The City of Pretty

My friend and I woke up at an ungodly hour to catch the first train out. We had packed our staple out-and-about lunch of ham and cheese sandwiches, bananas, and huge red strawberries. We contemplated whether this might be too much; deciding in favour of excess rather than want, we tossed in another banana and were on our way. We were headed to Utrecht.

We reached as the sun was just starting to gently warm the chilly February morning. The city seemed tiny and quaint, and positively pulsing with soft energy. People milled about us, and the air smelled of waffles and vanilla.

We made our way to our first stop, the city square, where we met our walking tour guide. I remember this walking tour as the one which won me over for this style of tourism for life: I insisted on taking a walking tour of every single city I ever visited after Utrecht. Apart from her career as a charming and knowledgeable walking tour leader, our guide was a history teacher, and would intricately trace each snippet of information she disclosed about the city to the most ethereal mythological tales, or to real-life events.
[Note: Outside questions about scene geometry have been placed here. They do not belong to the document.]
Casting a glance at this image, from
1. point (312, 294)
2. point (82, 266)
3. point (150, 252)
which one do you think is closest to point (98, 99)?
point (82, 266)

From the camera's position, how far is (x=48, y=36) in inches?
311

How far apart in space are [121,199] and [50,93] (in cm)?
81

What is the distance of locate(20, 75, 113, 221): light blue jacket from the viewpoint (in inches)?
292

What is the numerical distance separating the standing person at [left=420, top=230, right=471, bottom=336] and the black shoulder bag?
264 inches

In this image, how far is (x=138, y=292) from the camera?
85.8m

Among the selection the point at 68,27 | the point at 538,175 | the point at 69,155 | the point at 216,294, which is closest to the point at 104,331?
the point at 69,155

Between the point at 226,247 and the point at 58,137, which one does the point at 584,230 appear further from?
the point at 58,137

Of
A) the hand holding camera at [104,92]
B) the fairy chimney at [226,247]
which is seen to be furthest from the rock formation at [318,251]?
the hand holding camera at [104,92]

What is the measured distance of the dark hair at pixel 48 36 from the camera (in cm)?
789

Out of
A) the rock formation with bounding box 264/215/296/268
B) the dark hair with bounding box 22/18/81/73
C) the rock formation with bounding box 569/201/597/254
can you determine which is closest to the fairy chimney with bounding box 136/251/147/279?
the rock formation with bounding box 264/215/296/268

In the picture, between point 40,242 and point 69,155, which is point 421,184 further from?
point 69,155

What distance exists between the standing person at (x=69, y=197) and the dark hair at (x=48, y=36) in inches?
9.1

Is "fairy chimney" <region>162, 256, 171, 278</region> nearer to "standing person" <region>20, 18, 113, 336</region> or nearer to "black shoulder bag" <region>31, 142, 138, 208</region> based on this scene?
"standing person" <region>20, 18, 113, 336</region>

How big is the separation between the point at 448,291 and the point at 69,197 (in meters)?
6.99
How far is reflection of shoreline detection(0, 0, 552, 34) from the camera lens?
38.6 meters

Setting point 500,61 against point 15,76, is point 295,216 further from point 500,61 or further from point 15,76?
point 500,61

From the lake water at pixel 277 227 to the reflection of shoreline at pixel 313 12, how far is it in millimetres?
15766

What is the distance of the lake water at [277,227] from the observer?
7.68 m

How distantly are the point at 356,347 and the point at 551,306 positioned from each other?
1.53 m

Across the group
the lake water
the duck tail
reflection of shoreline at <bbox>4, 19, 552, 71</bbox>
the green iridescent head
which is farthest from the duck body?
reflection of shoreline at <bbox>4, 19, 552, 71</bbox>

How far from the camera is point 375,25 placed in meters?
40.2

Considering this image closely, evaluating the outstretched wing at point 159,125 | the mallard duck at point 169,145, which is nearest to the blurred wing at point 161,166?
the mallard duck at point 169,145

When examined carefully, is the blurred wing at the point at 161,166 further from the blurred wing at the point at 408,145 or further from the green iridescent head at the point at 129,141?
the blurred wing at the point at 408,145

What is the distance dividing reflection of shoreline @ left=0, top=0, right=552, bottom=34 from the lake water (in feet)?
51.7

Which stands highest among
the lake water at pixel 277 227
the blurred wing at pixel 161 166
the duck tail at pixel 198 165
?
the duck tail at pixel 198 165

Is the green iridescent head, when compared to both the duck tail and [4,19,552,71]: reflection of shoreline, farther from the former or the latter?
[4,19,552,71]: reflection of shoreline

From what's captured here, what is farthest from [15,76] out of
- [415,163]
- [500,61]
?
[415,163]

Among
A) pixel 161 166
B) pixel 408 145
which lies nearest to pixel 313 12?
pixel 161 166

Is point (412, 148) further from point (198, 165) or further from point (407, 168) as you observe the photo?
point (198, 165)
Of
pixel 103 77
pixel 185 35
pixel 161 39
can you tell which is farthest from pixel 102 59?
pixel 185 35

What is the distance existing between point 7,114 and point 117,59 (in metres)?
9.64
While talking about a bridge that historically, no member of the royal family was supposed to pass under, she explained how the prince had had to sprint across an alternate route – to much bemusement – when his college graduation procession marched under the bridge.

After walking for miles and drinking enough lattes to feel energetic again, I stepped inside a museum known for its exhibition of self-playing instruments. There were tiny pianos playing Beethoven’s fifth without human stimulation, parked next to giant machinery exhibits where you could see how these instruments functioned. Napoleon was a great lover of music, and had commissioned several clocks which would play soothing symphonies for him as he strategised. These were displayed placed on heavy blue velvet, with elaborate descriptions. I purchased a pocket-size wind-up music box at the gift shop for my sister, who I knew would have loved the museum as much as I did.

We ended our day by participating in something called the ‘luminosity walk’, or the search for lights, where you are given a map containing fifteen destinations. Each destination – a building, square or path – is lit in a unique way by a different artist each, and you have to plan your journey in a way that the lights end up forming a pattern. This pattern is subjective, and depends on how you interpret each artist’s work. Again, we walked for hours, well into sunset (so as to better see the lights), and explored pristine, special areas of Utrecht on foot.

We reached home tired, but so happy to have spent a day in one of the sweetest cities we knew.